People whose anxiousness interferes with their daily functioning to the point of requiring prescription medication to function at a “normal” level (to avoid killing the cat, the husband, or coworker) more times than not have poor coping skills. I realize there’s a difference of opinion as to the causes of anxiety in people. But in my experience this seems to be the most underlying cause -- insufficient coping skills. But often people bring things upon themselves without realizing it. For example, without realizing it they allow their lives to get out of balance. They are poorly organized, and unable to prioritize tasks and errands to the point of operating and achieving on a very inefficient level. Some to the point of becoming “mental cripples.” They lose sight of what’s most important in their life to the point of allowing a tidal
wave of lesser important things overwhelm them resulting in feelings of hopelessness, ineptness, and unworthiness.
With respect to what is important in one’s life and the meaning it has for balancing one’s life I came across the following story that I think illustrates this point well.
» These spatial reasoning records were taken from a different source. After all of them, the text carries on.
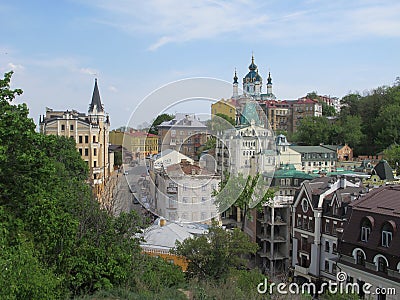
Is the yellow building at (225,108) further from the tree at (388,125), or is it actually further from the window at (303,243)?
the tree at (388,125)

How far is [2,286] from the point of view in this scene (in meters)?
6.89

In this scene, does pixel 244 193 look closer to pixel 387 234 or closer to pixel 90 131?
pixel 387 234

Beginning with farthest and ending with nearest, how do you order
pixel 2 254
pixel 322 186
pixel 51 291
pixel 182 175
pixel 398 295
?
pixel 322 186 → pixel 182 175 → pixel 398 295 → pixel 51 291 → pixel 2 254

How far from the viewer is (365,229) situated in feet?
47.5

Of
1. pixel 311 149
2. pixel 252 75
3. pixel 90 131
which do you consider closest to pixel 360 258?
pixel 90 131

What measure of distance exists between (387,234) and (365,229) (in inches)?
37.5

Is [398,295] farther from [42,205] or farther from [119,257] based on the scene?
[42,205]

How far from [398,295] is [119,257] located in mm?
7785

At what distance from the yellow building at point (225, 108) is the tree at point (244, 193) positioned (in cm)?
480

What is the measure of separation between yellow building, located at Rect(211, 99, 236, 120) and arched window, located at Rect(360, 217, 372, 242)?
5.12 m

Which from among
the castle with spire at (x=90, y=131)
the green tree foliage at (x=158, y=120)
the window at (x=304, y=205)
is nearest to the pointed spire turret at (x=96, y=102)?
the castle with spire at (x=90, y=131)

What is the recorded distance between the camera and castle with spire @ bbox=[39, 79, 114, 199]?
34.1 meters

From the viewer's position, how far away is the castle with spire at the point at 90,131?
34.1 m

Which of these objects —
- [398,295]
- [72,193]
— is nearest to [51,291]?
[72,193]
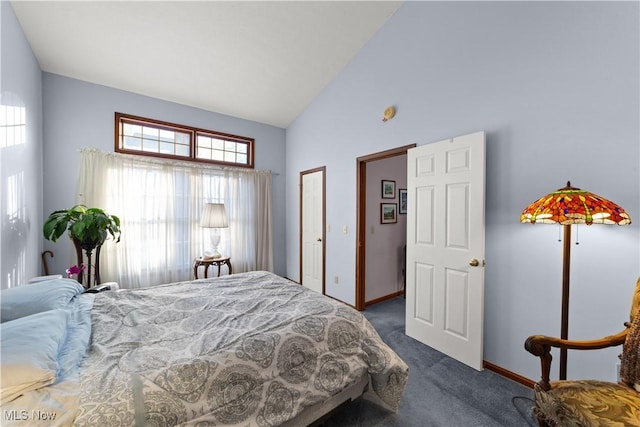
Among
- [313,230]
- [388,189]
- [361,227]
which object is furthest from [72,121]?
[388,189]

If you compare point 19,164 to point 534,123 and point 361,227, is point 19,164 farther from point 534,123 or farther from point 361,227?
point 534,123

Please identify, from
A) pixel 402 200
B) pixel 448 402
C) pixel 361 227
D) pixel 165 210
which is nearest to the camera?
pixel 448 402

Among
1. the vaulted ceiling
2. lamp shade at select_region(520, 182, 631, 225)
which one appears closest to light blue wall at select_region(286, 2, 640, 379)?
lamp shade at select_region(520, 182, 631, 225)

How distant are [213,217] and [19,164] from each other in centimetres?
187

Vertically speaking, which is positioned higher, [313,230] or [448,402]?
[313,230]

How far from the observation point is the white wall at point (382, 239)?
369 cm

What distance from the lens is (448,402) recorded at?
179 cm

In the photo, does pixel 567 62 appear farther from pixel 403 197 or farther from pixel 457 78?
pixel 403 197

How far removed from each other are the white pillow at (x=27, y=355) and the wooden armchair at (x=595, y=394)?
2.14 meters

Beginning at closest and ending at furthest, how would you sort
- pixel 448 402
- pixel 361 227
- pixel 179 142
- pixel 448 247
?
pixel 448 402 → pixel 448 247 → pixel 361 227 → pixel 179 142

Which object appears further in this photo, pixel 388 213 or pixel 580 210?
pixel 388 213

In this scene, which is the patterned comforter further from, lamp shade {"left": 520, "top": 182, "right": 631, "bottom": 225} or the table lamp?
the table lamp

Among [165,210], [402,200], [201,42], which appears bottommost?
[165,210]

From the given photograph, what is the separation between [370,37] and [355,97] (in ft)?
2.29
One day, this expert was speaking to a group of business students and, to drive home a point, used an illustration I'm sure those students will never forget. After we share it with you, we hope you'll never forget it either. As this man stood in front of the group of high-powered over achievers, he said, "Okay, time for a quiz." Then he pulled out a one-gallon, wide-mouthed mason jar and set it on a table in front of him. He produced about a dozen
fist-sized rocks and carefully placed them, one at a time, into the jar. When the jar was filled to the top and no more rocks would fit inside, he asked, "Is the jar full?" Everyone in the class said, "Yes." Then he asked, "Really?" He reached under the table and pulled out a bucket of gravel. Then he dumped some gravel in and shook the jar causing pieces of gravel to work themselves down into the spaces between the big rocks. Then he smiled and asked the group once more, "Is the jar full?" By this time, the class was on to him. "Probably not," one of them answered. "Good!" he
replied. And he reached under the table and brought out a bucket of sand. He started dumping the sand in, and it went into all the spaces left between the rocks and the gravel. Once more he asked the question, "Is this jar full?" "No!" the class shouted. Once again he said, "Good!" Then he grabbed a pitcher of water and began to pour it in until the jar was filled to the brim. Then he looked up at the class and asked, "What is the point of this illustration?" One eager beaver raised his hand and said, "The point is, no matter how full your schedule is, if you try really hard, you can always fit some more things into it!" "No!" the speaker replied. "That is not the point. The truth this illustration teaches us is: If you don't put the big rocks in first, you'll
never get them in at all."
Many who are anxious fail to ask themselves the question, “What is most important to me? (What are the ‘Big Rocks’ in your life?) Is it your family? Your faith? Your business? Your education? Your finances? A cause? Learning to put the BIG ROCKS in your schedule first will ensure that you in fact get them in. Ask yourself this question: What are the ‘Big Rocks’ in my life? Family or business?